Lallallalla là.. Lalllallallà lallà là….Il vecchio giradischi funzionava a balzi, ogni tanto la puntina saltava  su quel vecchio vinile pieno di graffi, ricordi ma non ferite ma di tanti e tanti ascolti da parte dei “grandi”.Era un giorno come tanti altri di un normale giorno giocato all’ultimo sole di un “Inverno”; chissà un sabato forse. Sì un sabato. Il nostro sabato del villaggio lucano.Quando terminati quei terribili 6 giorni di scuola con levata alle 7 di mattina per correre a prendere il vecchio treno della calabro lucana; l’intero sabato pomeriggio era dedicato alle attività più sfrenate: “la mia ora di libertà”… Si giocava all’ombra di un cortile cercando di non far arrivare i gendarmi senza  armi ma sempre pericolosi…Lallallaà lallà..  Dovevamo decidere cosa fare quel sabato; primo incontro con Cosimo per andare da Pinuccio e poi ideare come divertirci. Din Din don, suonammo  il campanello; la porta rimaneva chiusa…Din Don Din Don Don Din .. Poi pugni e calci ridendo…; si sentiva  una musica. Un assolo; un lungo assolo ma non era una chitarra; non era una tastiera ma un violino. Mah….. Finalmente  la porta si aprì ; finalmente… e Pinuccio  brusco: “ entrate  presto presto presto ”. Ci guardammo sorpresi; ma che sarà successo… Intanto il giradischi di chissà quale anno e chissà a quante feste della febbre del sabato sera  era sopravvissuto indenne a balzi continuava a cacciare quella musica . Pinuccio alzò la stecchetta – come si chiamava non lo so, mo’ c’è il digitale..- e rimise  la canzone.. – Citt.. Citt ascoltate., troppo bella …Chitarre, batteria stratosferica, violino e quella voce… Non mi era nuova ma fu la prima volta che ascoltai con attenzione.. Soprattutto l’inizio..

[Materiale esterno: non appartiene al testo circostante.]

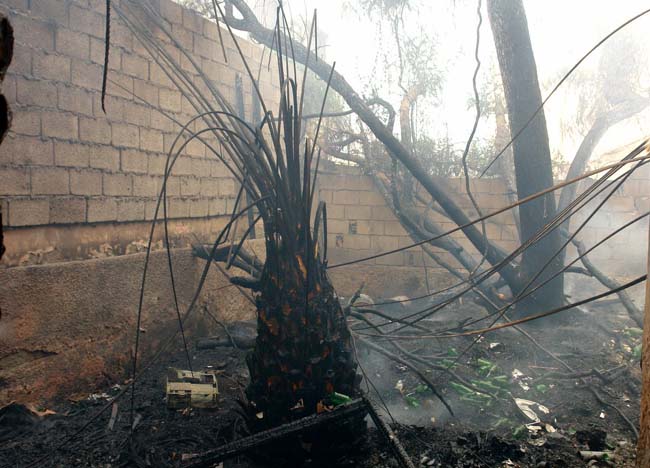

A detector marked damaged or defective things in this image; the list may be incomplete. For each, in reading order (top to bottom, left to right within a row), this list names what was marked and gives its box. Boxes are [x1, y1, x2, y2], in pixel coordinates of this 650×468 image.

charred palm base [243, 280, 364, 458]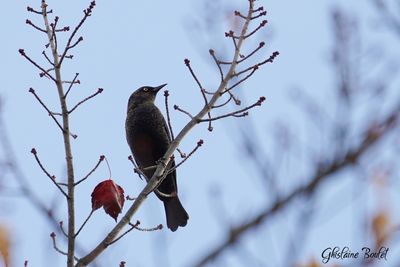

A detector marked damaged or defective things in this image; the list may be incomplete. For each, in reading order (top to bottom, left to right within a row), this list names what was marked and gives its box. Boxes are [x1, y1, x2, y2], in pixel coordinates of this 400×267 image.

All’ombra dell’ultimo sole
s’era assopito un pescatore
e aveva un solco lungo il viso
come una specie di sorriso.
“Troppo forte, troppo bella…”. Questo è in gamba, stò De Andrè- disse Pinuccio.“Ma chi suona? “ chiesi. Vedemmo la copertina. Mai visto una cosa del genere; De Andrè in concerto con la Pfm … E quel De Andrè in una foto ironica con il vicino al termosifone  con la scritta “col culo esposto al radiatore s’era assopito il cantautore” o qualcosa del genere.

deandrètermofisone

Venne alla spiaggia un assassino
due occhi grandi da bambino
due occhi enormi di paura
eran gli specchi di un’avventura.
Rimanemmo affascinati da quella canzone; dal suono  e dalle parole.. Facemmo quasi una analisi del testo; decisamente più divertente delle traduzioni del latinorum e del grecorum ed anche di quella Eneide che era un incubo.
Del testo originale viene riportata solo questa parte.